Exclude the pictures and return every line exactly as written.

##### Dataset entries

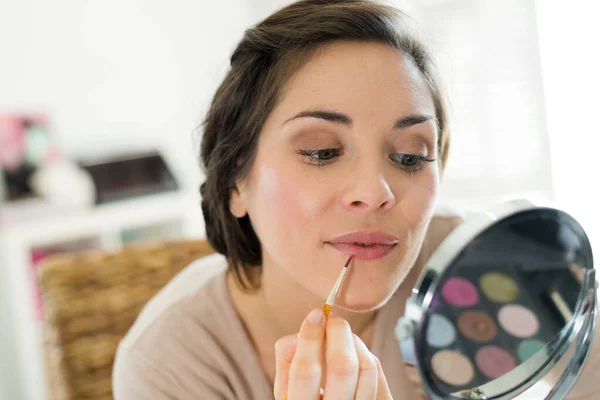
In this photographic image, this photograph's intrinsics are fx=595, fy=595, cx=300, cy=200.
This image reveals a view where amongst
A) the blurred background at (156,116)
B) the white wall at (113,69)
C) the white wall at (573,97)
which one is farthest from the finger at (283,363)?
the white wall at (113,69)

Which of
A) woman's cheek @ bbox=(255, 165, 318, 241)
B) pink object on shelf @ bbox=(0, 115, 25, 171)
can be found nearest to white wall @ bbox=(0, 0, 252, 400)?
pink object on shelf @ bbox=(0, 115, 25, 171)

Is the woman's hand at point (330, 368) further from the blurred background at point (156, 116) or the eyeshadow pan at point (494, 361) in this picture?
the blurred background at point (156, 116)

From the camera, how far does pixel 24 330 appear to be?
1.95 meters

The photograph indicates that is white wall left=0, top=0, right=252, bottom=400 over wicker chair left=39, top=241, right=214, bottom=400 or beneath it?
over

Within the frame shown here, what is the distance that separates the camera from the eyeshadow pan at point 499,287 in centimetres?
44

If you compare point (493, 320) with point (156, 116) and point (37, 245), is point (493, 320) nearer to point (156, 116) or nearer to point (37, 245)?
point (37, 245)

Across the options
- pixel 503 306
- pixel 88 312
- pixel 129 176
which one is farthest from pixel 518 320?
pixel 129 176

##########

**Written response**:
In this photographic image, this photograph's intrinsics are fx=595, fy=595, cx=300, cy=200.
This image reveals a view where amongst
A) the blurred background at (156,116)
B) the white wall at (113,69)
C) the white wall at (573,97)
which one is farthest from the finger at (283,363)?
the white wall at (113,69)

Which of
A) woman's cheek @ bbox=(255, 165, 318, 241)
B) pink object on shelf @ bbox=(0, 115, 25, 171)
can be found nearest to white wall @ bbox=(0, 0, 252, 400)?
pink object on shelf @ bbox=(0, 115, 25, 171)

Is the woman's hand at point (330, 368) further from the blurred background at point (156, 116) or the eyeshadow pan at point (494, 361) in this picture?
the blurred background at point (156, 116)

From the camera, how far does pixel 24 330 appear to be?
1.95 meters

The photograph indicates that is white wall left=0, top=0, right=252, bottom=400 over wicker chair left=39, top=241, right=214, bottom=400 or beneath it?
over

Within the frame shown here, what is the distance that separates the camera from the eyeshadow pan at point 499,287 in centimetres?
44

If you compare point (493, 320) with point (156, 116) and point (37, 245), is point (493, 320) nearer to point (156, 116) or nearer to point (37, 245)?
point (37, 245)

Across the options
- pixel 503 306
- pixel 88 312
- pixel 129 176
which one is farthest from pixel 518 320?
pixel 129 176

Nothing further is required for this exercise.